Segment Start: Raw data

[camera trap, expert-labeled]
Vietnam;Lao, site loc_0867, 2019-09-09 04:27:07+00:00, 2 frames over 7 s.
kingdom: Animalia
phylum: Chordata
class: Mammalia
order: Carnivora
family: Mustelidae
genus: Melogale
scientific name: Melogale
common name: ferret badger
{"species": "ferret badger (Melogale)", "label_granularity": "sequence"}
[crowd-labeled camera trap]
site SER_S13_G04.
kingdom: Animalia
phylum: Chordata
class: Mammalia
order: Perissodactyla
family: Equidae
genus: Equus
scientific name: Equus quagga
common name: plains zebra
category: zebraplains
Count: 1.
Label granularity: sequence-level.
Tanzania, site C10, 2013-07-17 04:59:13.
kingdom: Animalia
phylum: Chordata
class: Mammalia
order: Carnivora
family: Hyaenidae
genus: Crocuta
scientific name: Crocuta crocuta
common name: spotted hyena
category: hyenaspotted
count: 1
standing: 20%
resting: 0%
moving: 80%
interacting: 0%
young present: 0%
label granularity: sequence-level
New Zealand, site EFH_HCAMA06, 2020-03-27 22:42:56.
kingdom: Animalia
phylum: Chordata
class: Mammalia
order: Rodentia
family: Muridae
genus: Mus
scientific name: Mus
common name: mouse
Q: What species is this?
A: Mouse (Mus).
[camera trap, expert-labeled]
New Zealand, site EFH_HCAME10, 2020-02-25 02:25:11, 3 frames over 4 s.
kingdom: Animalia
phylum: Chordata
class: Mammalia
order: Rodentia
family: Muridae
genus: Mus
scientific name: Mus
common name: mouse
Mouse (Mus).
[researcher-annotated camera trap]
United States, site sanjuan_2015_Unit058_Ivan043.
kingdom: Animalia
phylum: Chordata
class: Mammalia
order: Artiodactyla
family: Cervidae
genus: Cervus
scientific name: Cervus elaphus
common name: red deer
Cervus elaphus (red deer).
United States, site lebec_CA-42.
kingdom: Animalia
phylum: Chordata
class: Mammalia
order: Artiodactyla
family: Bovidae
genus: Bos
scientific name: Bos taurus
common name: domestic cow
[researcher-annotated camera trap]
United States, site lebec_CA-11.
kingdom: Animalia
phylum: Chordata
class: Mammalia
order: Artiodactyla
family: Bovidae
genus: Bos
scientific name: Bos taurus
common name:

Segment End: Raw data

Please say how many lines of the records contain the word "Zealand", giving the number by itself.

- Result
2